Joint replacement should be a final step in treatment. Other treatments are often suggested before joint replacement. They include:
- Using oral and topical anti-inflammatories
- Losing weight to ease stress on the joint
- Cutting back on activities that cause pain
- Doing exercises to keep muscles and joints flexible, promote fitness, and make muscles stronger that support damaged joints
- Intra-articular injections
When do you need surgery?
An X-ray showing joint damage is one of the factors used to decide who should have this surgery. Your pain and other symptoms are the main things to keep in mind when deciding.
People who are considering joint replacement surgery should have one or more of these symptoms:
- Severe pain during activity, such as walking or getting up from a chair
- Pain that prevents activities
- Pain at night that hinders sleeping
Will a new joint last?
Experts warn against unrealistic expectations for a new joint. You shouldn’t expect it to bear activities that involve jumping or the kind of stress that would be hard on a natural joint. Your health care provider will tell you what activities after surgery you should not do. He or she may also tell you to stay away from certain joint positions to prevent dislocation of the joint. The limits given will depend on the joint that is replaced, as well as your situation.

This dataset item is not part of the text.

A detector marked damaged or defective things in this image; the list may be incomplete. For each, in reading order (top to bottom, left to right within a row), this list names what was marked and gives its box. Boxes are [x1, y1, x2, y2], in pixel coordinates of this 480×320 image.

An artificial joint will eventually change from wear and tear, even under normal use and activity conditions. It may need to be replaced at some point. Artificial joints often last 10 to 15 years or more and Dr. Hand uses the 30-year knee. A person who is younger at the time of the surgery may one day need to have the new joint replaced. The good news is that new materials are giving artificial joints a longer life span.